Nun, die Gegner des Autos hatten verloren, die Gegner der Digitalisierung werden auch verlieren. Machtvolle Errungenschaften mit so vielen Vorteilen können nicht gestoppt werden, und selbst das Regulieren ist schwierig. Das schafft zurzeit nicht einmal unser Bundesrat, auch wenn es dringend notwendig wäre, und die, die das könnten, wollen es nicht. Wir werden also mit der zunehmenden Digitalisierung – inklusive Überwachung, Kontrolle und Steuerung – leben müssen. Gewöhnen wir uns daran! Doch es gibt einen Lichtblick! – Das Menschliche, das Analoge, das „Live“ wird zu einer wertvollen Exklusivität werden. In Zeiten schneller E-Mails und WhatsApp-Nachrichten wird ein handgeschriebener Brief oder eine physische Geburtstagskarte positiv überraschen und die Seele berühren. Die Zoom-Konferenzen mit Tausenden von Teilnehmenden, die man verfolgt während des Kochens, Bügelns oder administrativen Arbeitens, verblassen gegenüber reellen Treffen mit zehn bis 30 Menschen, denen man konzentriert und mit voller Präsenz beiwohnt. Das persönliche Gespräch, in welchem einem zugehört wird, in welchem nachgefragt und Empathie gezeigt wird, wärmt das Herz mehr und gibt mehr Inspiration und Motivation oder Trost als der ChatGPT-Austausch. Der gemeinsame Abend im Kreis von Freunden, bei welchem man zusammen isst, lacht, sich näherkommt, diskutiert und debattiert, hat eine ganz andere Qualität als das YouTube-Konzert mit Weltstars. Der Unterschied ist etwa so wie zwischen einer sorgfältig aus den besten Zutaten selbst gebackenen, liebevoll dekorierten Torte und einem industriell hergestellten Massenware-Cake.

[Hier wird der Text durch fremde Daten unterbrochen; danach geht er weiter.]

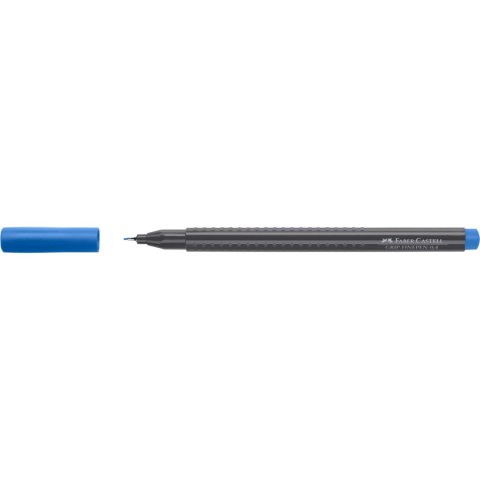 Cienkopis GRIP niebieski 151651 Faber-Castell Cienkopis GRIP niebieski 151651 Faber-Castell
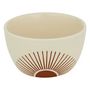 Voir la diapositive 5 : SECRET DE GOURMET Service Apéritif 5 Pièces  Sunshine  26cm Multicolore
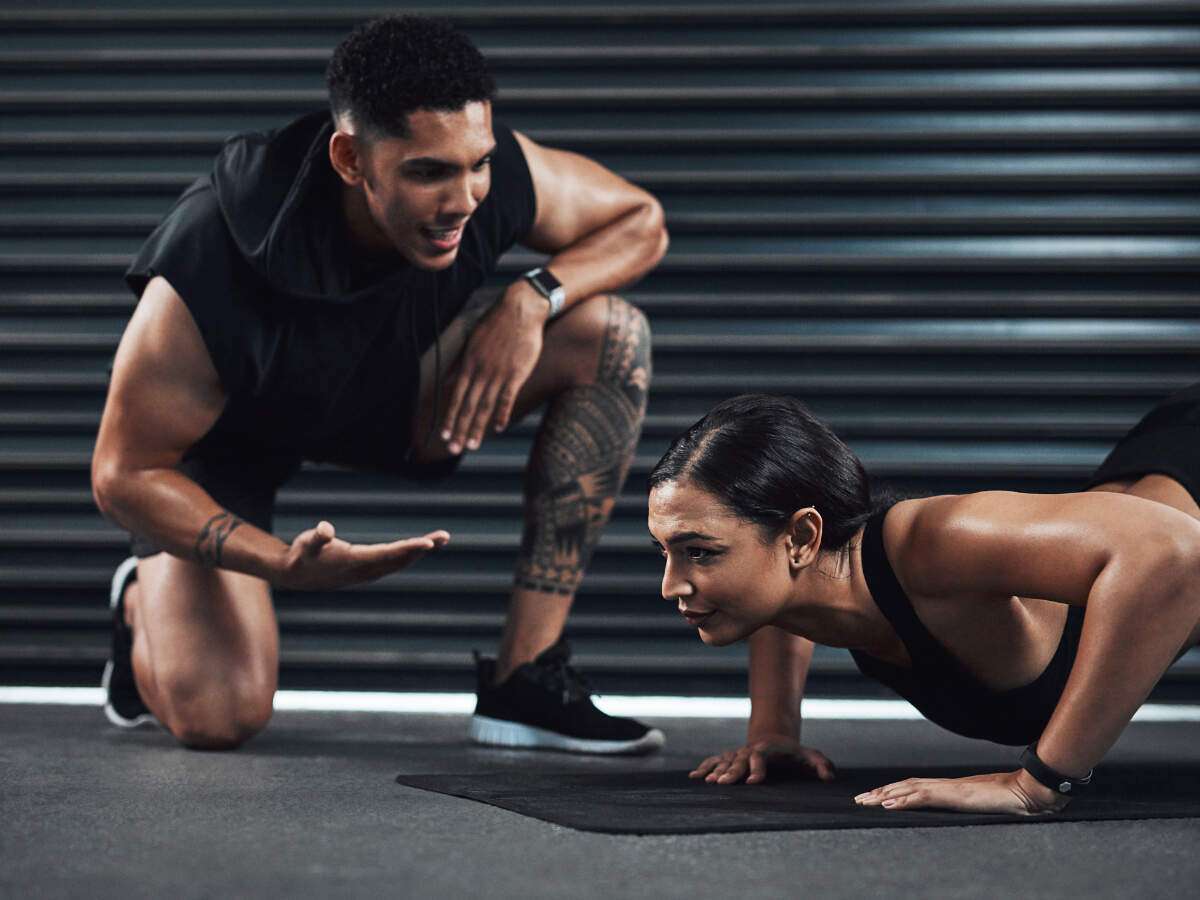 Weight Loss: Here Is Why Some People Are Not Able To Do Push-Ups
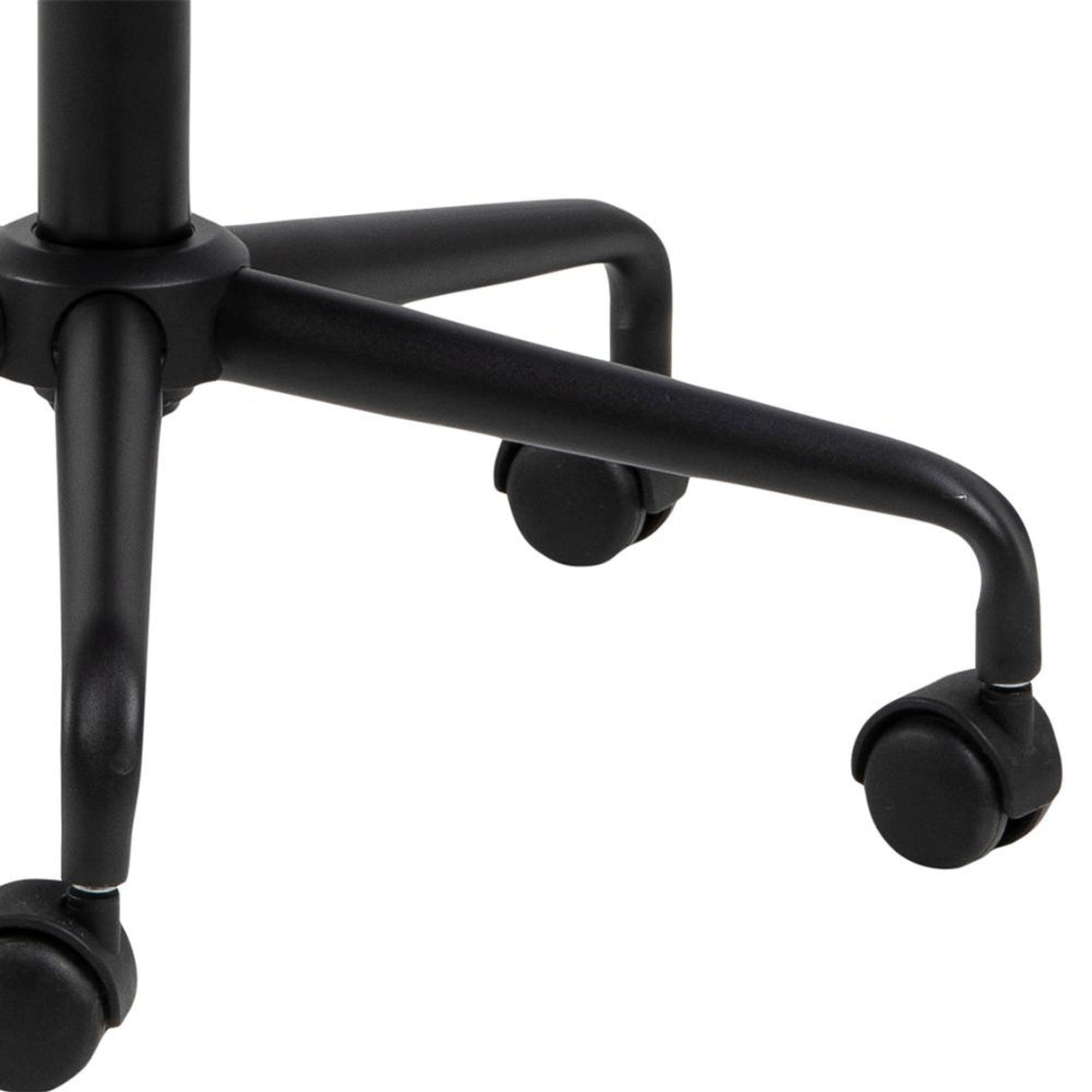 Toulon Skrivbordsstol Vic tyg Puderrosa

Es wird in Zukunft also wesentlich sein, dass wir uns bewusst Zeit nehmen füreinander. Zuhören, einander unterstützen, Zeit schenken, präsent sind, füreinander da sind, von uns selbst geben – unsere Gedanken und Gefühle zeigen und die der oder des anderen auffangen. Unsere Zeit ist das Wertvollste, das wir jemandem schenken können, denn wir schenken damit einen unwiederbringlichen Teil unseres eigenen Lebens. KI kann nicht alles, auch wenn sie vieles kann. Wir gehen schliesslich auch immer noch spazieren und wandern, obwohl wir ein Auto haben. Doch wir bewegen uns zu wenig, weil wir Autos haben. Es geht also nicht um Entweder-oder, sondern um die optimale Kombination des Besten aus beiden Welten. Doch dies muss sehr bewusst geschehen. Es liegt also an uns selbst, wie viel digitale Zeit wir verbringen und wie viel analoge Zeit. Es liegt an uns, wie stark wir der digitalen Verführung widerstehen. Es liegt an uns, wie wir unser Leben gestalten im Zeitalter der Digitalisierung. Vieles wird nicht mehr freiwillig sein, aber ein Teil untersteht immer noch unseren eigenen Entscheidungen, und der ist ausbaubar.